The invention is directed to a medical device, the medical device comprising a balloon catheter, a first stent, and a second stent. The balloon catheter has a shaft and an inflatable balloon mounted to the shaft at the distal end, the balloon has a distal portion having a first outer diameter and a proximal portion having a second outer diameter, wherein the first diameter is smaller than the second diameter and a transition region is located between the distal portion and the proximal portion of the balloon. A first stent having a first nominal diameter is mounted on the distal portion of the balloon and a second stent having a second nominal diameter is mounted on the proximal portion of the balloon. A distal portion of the second stent overlaps a proximal portion of the first stent, wherein the proximal end of the first stent is positioned proximal to the distal end of the second stent. The medical device further comprises a pre- cannulation means providing a passage from the interior of the second stent to the exterior of the first stent passing the stent overlapping portion between the inner surface of the second stent and the outer surface of the first stent.

The invention is further directed to a kit comprising the medical device as described above and a second balloon catheter carrying a third stent.

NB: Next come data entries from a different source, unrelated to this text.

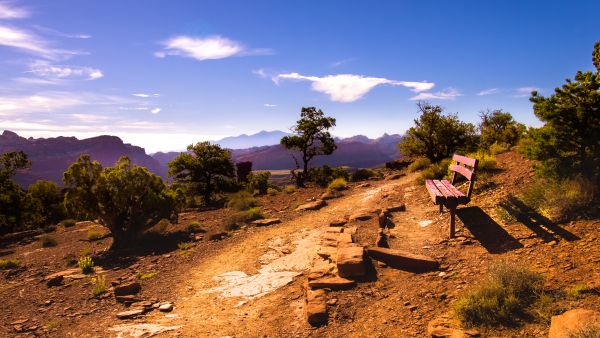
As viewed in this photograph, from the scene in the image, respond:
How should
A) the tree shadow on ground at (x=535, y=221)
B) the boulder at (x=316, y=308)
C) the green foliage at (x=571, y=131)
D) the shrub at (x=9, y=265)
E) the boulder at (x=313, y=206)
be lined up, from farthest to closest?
the boulder at (x=313, y=206) → the shrub at (x=9, y=265) → the green foliage at (x=571, y=131) → the tree shadow on ground at (x=535, y=221) → the boulder at (x=316, y=308)

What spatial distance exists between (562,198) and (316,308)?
5473 mm

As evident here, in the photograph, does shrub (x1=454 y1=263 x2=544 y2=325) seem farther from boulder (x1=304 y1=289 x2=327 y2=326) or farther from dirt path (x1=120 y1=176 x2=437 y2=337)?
dirt path (x1=120 y1=176 x2=437 y2=337)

The invention is further directed to a stent assembly of three stents for stenting a bifurcated vessel, the stent assembly comprising a first stent having a first diameter, a second stent having a second diameter, the second diameter being greater than the first diameter, and a third stent having a third diameter, the third diameter being smaller than the second diameter, wherein the first and third stent are arranged in parallel to each other and wherein a distal portion of the second stent overlaps both, a proximal portion of the first stent and a proximal portion of the third stent.

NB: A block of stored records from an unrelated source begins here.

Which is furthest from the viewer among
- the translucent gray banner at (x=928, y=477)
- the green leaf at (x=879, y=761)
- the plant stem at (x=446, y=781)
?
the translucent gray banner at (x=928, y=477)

The invention is further directed to a method for treatment of a bifurcated vessel. In a preferred embodiment, the method of the present invention is directed to a treatment of a lesion in the region of the bifurcation of the common femoral artery (CFA), deep femoral artery (DFA), and superficial femoral artery (SFA).

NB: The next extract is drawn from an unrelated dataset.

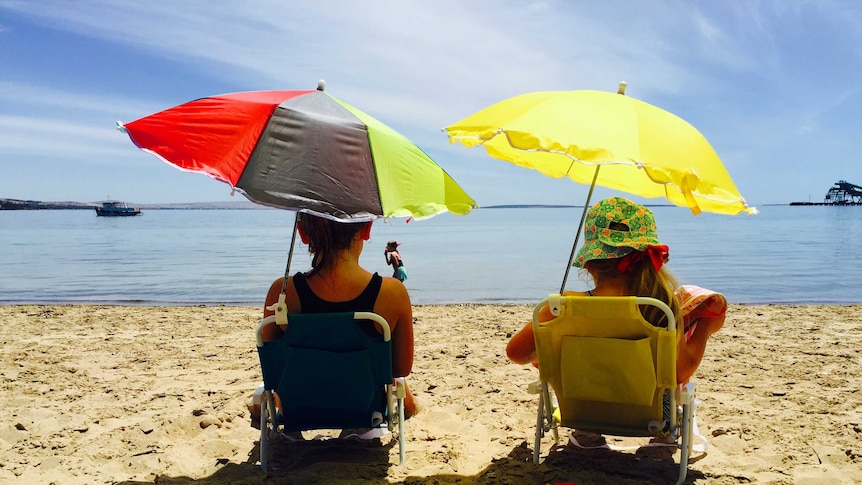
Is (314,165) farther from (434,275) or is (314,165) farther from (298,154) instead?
(434,275)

The accompanying drawings, which are incorporated in and constitute part of this specification, are included to illustrate and provide a further understanding of the product and method of the invention. Together with the description, the drawings serve to explain the principles of the invention. BRIEF DESCRIPTION OF THE DRAWINGS

FIG. 1 is a schematic view of a medical device in accordance with the invention;

FIG. 2 is a cross-sectional view taken along lines A-A in FIG. 1 ;

FIG. 3 is a schematic view of a stent assembly in accordance with the present invention.

DETAILED DESCRIPTION OF THE INVENTION

In accordance with the present invention a medical device for treatment of lesions in a bifurcated vessel is provided.

The bifurcated balloon-expandable stent assembly is designed to treat occlusive disease in bifurcations.

There are two options to achieve the above-mentioned goals. In a first embodiment, the bifurcated stent disclosed consists of 3 stents that are interconnected. The first and second stents are arranged subsequently along a longitudinal axis of the stents with the proximal end of the first stent overlapping the distal end of the second stent. This first and second stent arrangement is further pre-cannulated for fenestration in the overlap zone to receive a third stent which branches off the overlapping zone.

In an alternative embodiment, there is provided a first single stent for crossing the bifurcation, the stent being molded tapered to be adapted to the larger vessel diameter of the main branch of a bifurcated vessel proximal to the bifurcation and a stent diameter smaller than the proximal diameter distal of the bifurcation. Further, the stent comprises a fenestration in the distal portion of the proximal larger diameter portion of the stent, which is adapted to receive a second stent for stenting the side branch of the bifurcated vessel.

Further, it is disclosed a 2-step balloon carrying the first single stent and a pre-cannulation port or wire crossing the fenestration.

Also, a method of treatment of occlusive disease of arterial bifurcations employing the 3-stent assembly is disclosed.

Reference will now be made in detail to the present preferred embodiments of the invention, examples of which are illustrated in the accompanying drawings. The method and corresponding steps of the invention will be described in conjunction with the detailed description of the intravascular stent delivery catheter device.

As shown in Figure 1 the medical device 1 according to the present invention generally includes an elongated catheter shaft 60 having a proximal end and a distal end and an expandable member 3 located proximate the distal end of the catheter shaft. Two expandable stents 10, 20 are mounted on the expandable member 3.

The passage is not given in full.